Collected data
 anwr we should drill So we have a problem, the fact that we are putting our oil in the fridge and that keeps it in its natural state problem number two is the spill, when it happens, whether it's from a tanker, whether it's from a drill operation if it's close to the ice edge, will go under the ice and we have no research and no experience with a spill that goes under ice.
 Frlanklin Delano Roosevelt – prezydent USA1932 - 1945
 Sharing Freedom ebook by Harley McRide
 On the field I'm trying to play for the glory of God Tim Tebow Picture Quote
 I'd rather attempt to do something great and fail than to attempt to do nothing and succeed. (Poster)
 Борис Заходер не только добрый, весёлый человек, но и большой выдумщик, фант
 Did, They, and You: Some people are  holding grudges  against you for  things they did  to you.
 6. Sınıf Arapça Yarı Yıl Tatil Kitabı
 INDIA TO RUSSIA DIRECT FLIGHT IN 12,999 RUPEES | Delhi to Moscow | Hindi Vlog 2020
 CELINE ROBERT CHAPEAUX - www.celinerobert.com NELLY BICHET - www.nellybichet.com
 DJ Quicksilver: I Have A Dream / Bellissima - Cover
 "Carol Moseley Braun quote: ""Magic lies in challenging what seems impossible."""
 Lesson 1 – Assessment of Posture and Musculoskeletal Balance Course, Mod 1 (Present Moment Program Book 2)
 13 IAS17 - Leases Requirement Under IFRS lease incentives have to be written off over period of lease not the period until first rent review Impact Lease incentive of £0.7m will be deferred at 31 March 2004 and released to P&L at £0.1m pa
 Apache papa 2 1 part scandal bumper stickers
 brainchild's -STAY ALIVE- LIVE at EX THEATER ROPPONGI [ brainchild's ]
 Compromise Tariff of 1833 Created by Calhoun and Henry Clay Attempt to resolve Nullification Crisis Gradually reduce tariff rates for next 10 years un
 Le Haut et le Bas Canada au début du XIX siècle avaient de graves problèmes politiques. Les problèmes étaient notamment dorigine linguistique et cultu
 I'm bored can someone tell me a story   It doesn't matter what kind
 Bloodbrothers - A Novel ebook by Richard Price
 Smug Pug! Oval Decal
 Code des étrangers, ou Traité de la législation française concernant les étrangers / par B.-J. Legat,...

- **TASK DESCRIPTION**
Send back an exact copy of only the lines from the line with "On the field" up to and including the line with "I'd rather attempt" in the data above.

- **EXERCISE RESPONSE**
 On the field I'm trying to play for the glory of God Tim Tebow Picture Quote
 I'd rather attempt to do something great and fail than to attempt to do nothing and succeed. (Poster)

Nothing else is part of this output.